** Exercises to complete **
**1.** According to the article on fund marketing regulation in Japan, how long has Global Sales Compliance been tracking fund marketing regulations, and in how many jurisdictions?
**2.** In one to three sentences, explain why the article on fund marketing regulation in Japan says it helps to understand a country's historic regulatory regime.
**3.** Go on with the article on fund marketing regulation in Japan, starting after its last line.

** Provided passage **
**********

Compliance

The Power of Investor Pushback And Regulatory Change. Case Study: Japan

Cathy Brand 20 October 2023

The Power of Investor Pushback And Regulatory Change. Case Study: Japan

Examining the Japanese market, the author of this article looks at how to answer clients when they ask why fund marketing regulations are so complex, vague and often overly restrictive?

The author of this article is Cathy Brand, CEO Sales Road Maps Online Ltd® – someone who has written in these pages before about compliance and strategy in the financial world. The usual editorial disclaimers apply to views of guest contributors. Jump into the conversation! Email tom.burroughes@wealthbriefing.com

 

Cathy Brand

Global Sales Compliance has been tracking the evolutionary development of country fund marketing regulations in 60-plus jurisdictions for more than two decades.  

When we advise clients on marketing their funds in numerous jurisdictions, clients frequently ask: “Why”? “Why are fund marketing regulations in a specific jurisdiction so strict/overly complex and/or so vague/grey?” 

Clients ask the “Why Question” to understand why it can be easy for them to comply with fund marketing regulations in some countries but so difficult in others.  

Is the past prologue? 
To understand a country’s current fund marketing regulatory regime, it’s always helpful to understand that country’s historic regulatory regime.

Everyone is familiar with the quote from “The Tempest” by William Shakespeare: “What is past is prologue.”  This phrase refers to the influence that history has on understanding and contributing to context shaping current events. 

When you understand the economic history and cultural influences on the evolutionary development of a country’s fund marketing regulations, you have the context to understand that country’s regulations today.  

One of the countries we have analysed with the most interesting regulatory development is Japan.  

In this blog, we explore how Japan’s regulations for marketing funds in various structures have evolved over the past two decades, to create contextual understanding of the country’s current regulatory regime.  

Importantly, we explore “the power of investor pushback” in the Japan Case Study: how Japan’s powerful pension fund feedback (and pushback) to Japan’s Financial Services Authority has impacted the country’s current fund marketing regime.  

Have country fund marketing regulations evolved over time?

**********

** Dataset content **
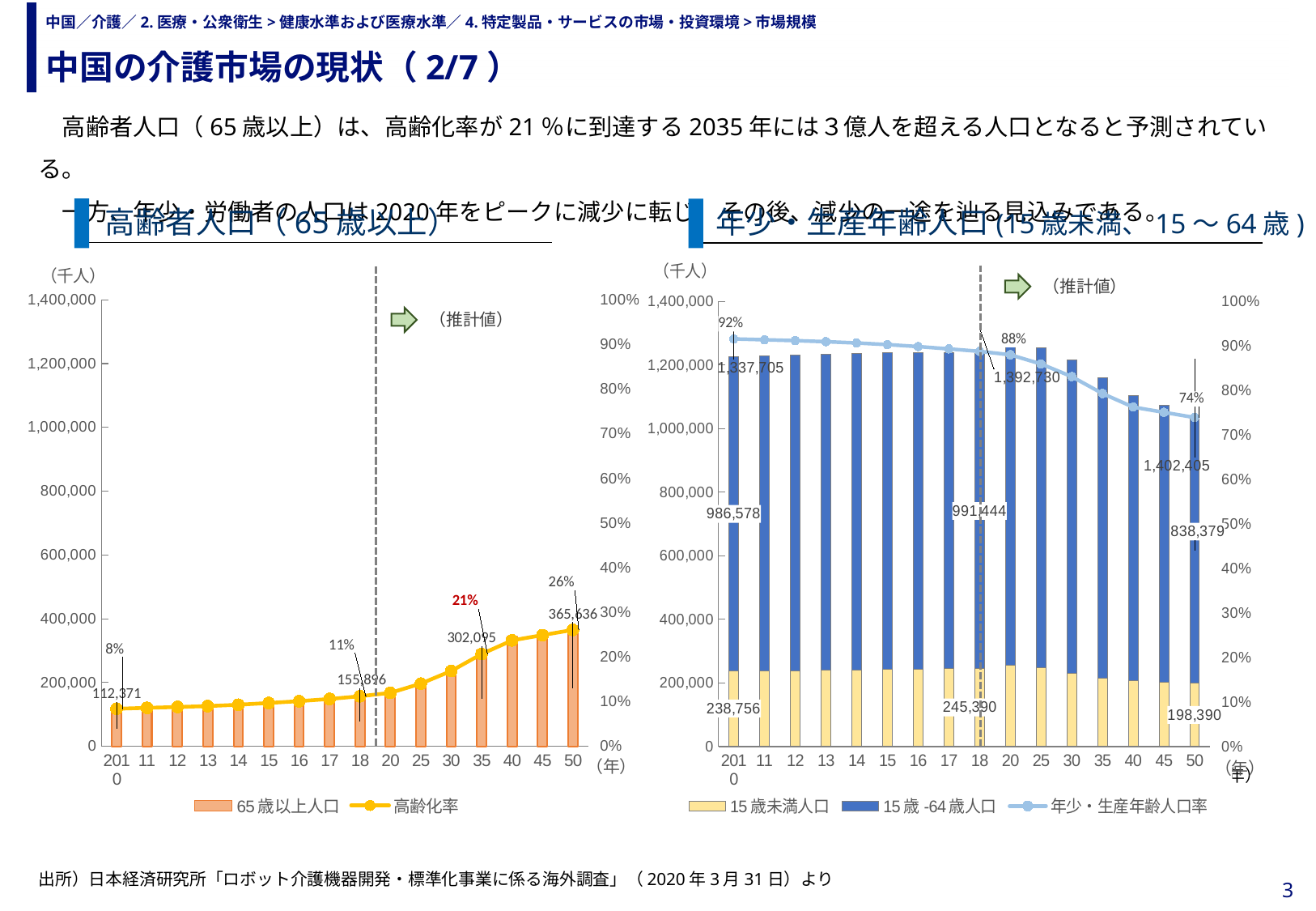
In the left chart (高齢者人口（65歳以上）), how many series does the legend list? 2 In the left chart (高齢者人口（65歳以上）), what is the difference between the 65歳以上人口 values for 2050 and 2010? 253,265 In the right chart (年少・生産年齢人口), what is the 15歳未満人口 value for 2050? 198,390 In the right chart (年少・生産年齢人口), what is the difference between the 15歳-64歳人口 values for 2018 and 2050? 153,065 In the left chart (高齢者人口（65歳以上）), is the 65歳以上人口 bar for 2040 greater or less than 200,000? greater In the left chart (高齢者人口（65歳以上）), what kind of chart is it? Bar chart with a line In the right chart (年少・生産年齢人口), how many series does the legend list? 3 In the left chart (高齢者人口（65歳以上）), what is the 65歳以上人口 value for 2035? 302,095 In the left chart (高齢者人口（65歳以上）), how many years are shown on the x axis? 16 In the right chart (年少・生産年齢人口), what is the 年少・生産年齢人口率 for 2018? 88% In the left chart (高齢者人口（65歳以上）), does the 高齢化率 line rise or fall from 2010 to 2050? Rises In the left chart (高齢者人口（65歳以上）), what is the 高齢化率 for 2050? 26%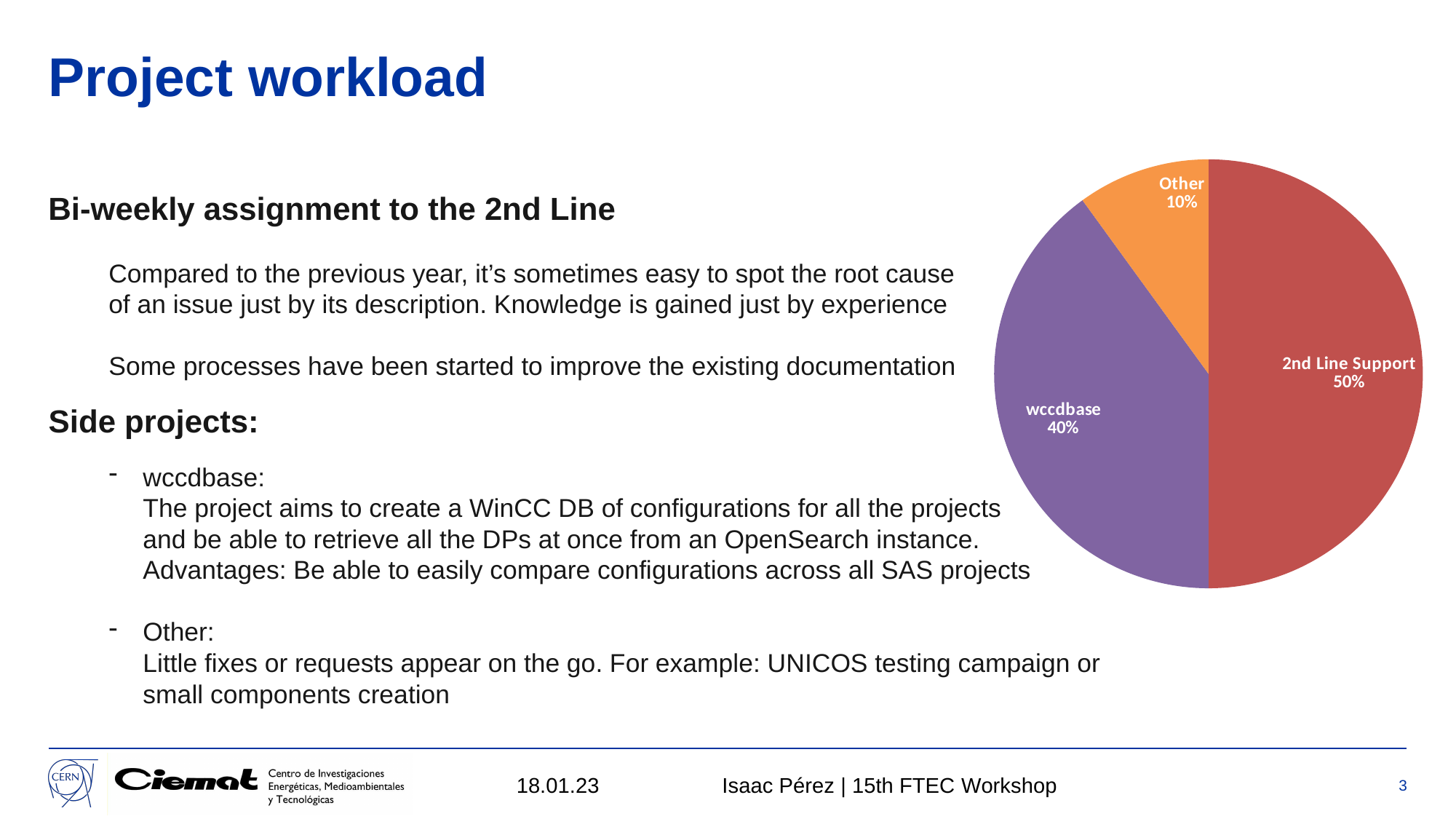
What share of the pie does 2nd Line Support take? 50% What is the difference in percentage points between wccdbase and Other? 30% What colour is the Other slice? orange What share of the pie does Other take? 10% What colour is the 2nd Line Support slice? red Which is larger, the wccdbase slice or the Other slice? wccdbase How many slices does the pie chart have? 3 What share of the pie does wccdbase take? 40% Which slice of the pie is the smallest? Other What is the difference in percentage points between 2nd Line Support and wccdbase? 10% What kind of chart is shown on the slide? pie chart Which slice of the pie is the largest? 2nd Line Support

**********

** Answers to the tasks **
**1.** For more than two decades, in 60-plus jurisdictions.

**2.** Knowing the economic history and cultural influences that shaped a country's fund marketing regulations gives the context needed to understand those regulations today. As the article puts it with the line from "The Tempest," what is past is prologue.

**3.**
Yes. Country fund marketing regulations are different from each other and each country’s fund regulations have evolved at their own individual pace, based on their respective economic and cultural factors. 

There is some quasi-standardisation of country fund marketing regulations at EU/EEA level, but each country’s regulations – as implemented locally – are not the same due to “top-up” (gold plating) regulations when implementing EU directives locally.

How have Japan’s fund marketing regulations evolved over time? 
Japan’s financial products and services regulations have undergone dramatic evolutionary development in the last 2+ decades. In the late 90s, foreign financial services industry commentary was:

“Japan’s fund marketing and licensing rules are so unclear. How can we comply with Japan’s fund marketing and licensing regulations when we can’t understand them?”  

When Japanese-English translation issues surfaced, the challenge for foreign (Western) fund managers to understand Japan’s rules increased. 

Japan’s economic boom and foreign firm response
In the late 90s, confidence in Japan was high: the Japanese government launched its "Big Bang" economic reforms. As a result, there was an increased trend towards non-Japanese (Western) financial institutions who wanted to do business with investors in Japan, a quite lucrative opportunity.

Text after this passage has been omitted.